As trading exchanges mature and new software applications become available, they will begin to add more functionality and to offer valuable market information. Companies are cautioned not to wait until all the pieces are in place before developing an e-marketplace strategy, however, particularly in industries that are moving quickest to internet-based commerce. Procrastinators may well be run down in this fast-moving race.
To help companies in this process, AMR Research has developed a number of recommendations summarized below.
• When evaluating exchanges, demand strong process support and integration. Select an ITE that minimally integrates with an organization's existing workflow and requisitioning processes or provides that capability. For an ITE to be an integrated component of the supply chain it must address all four phases of the procurement process: request, buy, supply and remit.
• Bargain hard on prices, setup fees and integration services. Equity is not out of the question.
• Understand the financial backers and operators of the ITE. Many ITEs solicited funding from established brick-and-mortar companies; some of those organizations may be competing firms. If a competitor owns an equity stake, does it have access to the transaction data?
• Determine how the exchange handles third-party services, such as supply-chain execution. Who is ultimately responsible for getting the product to you?
• Protect your suppliers. If you have spent the last 10 years rationalizing your supplier base, carefully consider how an ITE will impact your partners. It is crucial to understand that if an ITE gets revenue from your suppliers, they are going to be asked to deliver the same level of services at a reduced profit.

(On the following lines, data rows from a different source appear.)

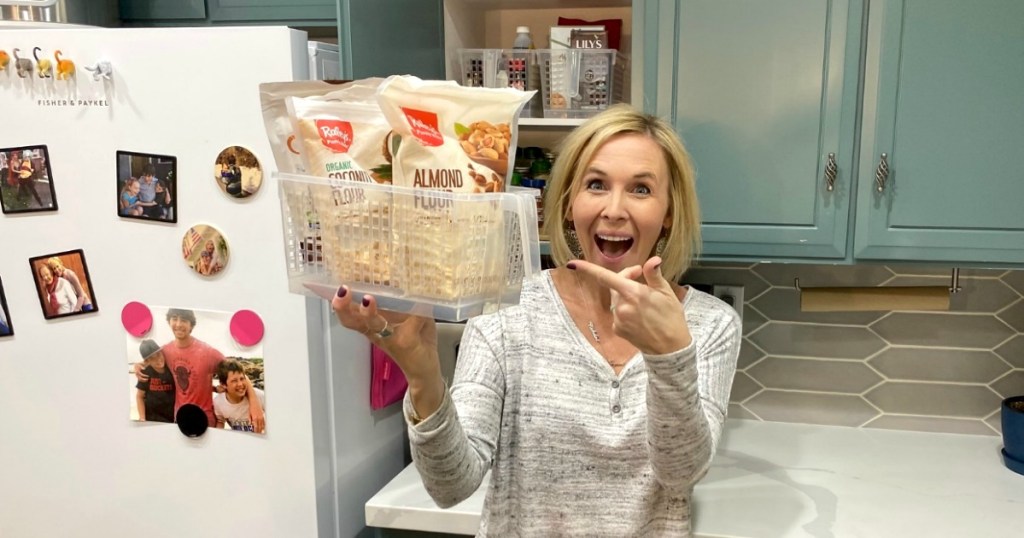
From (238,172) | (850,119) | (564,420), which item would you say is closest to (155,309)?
(238,172)

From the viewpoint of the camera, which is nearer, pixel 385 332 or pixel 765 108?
pixel 385 332

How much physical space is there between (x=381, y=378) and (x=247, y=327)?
36 cm

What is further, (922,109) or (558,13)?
(558,13)

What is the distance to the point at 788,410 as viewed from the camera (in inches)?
77.0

• Bargain hard on transaction fees, service fees, contract terms and margins. Contrary to the popular press, ITEs need you more than you need them.
• Develop a substantial content strategy. It will enable your organization to support multiple exchanges.
• Do not get blindsided by a significant customer that selects an ITE as its sole e-commerce platform. Proactively approach customers about their plans and ITEs within your industry.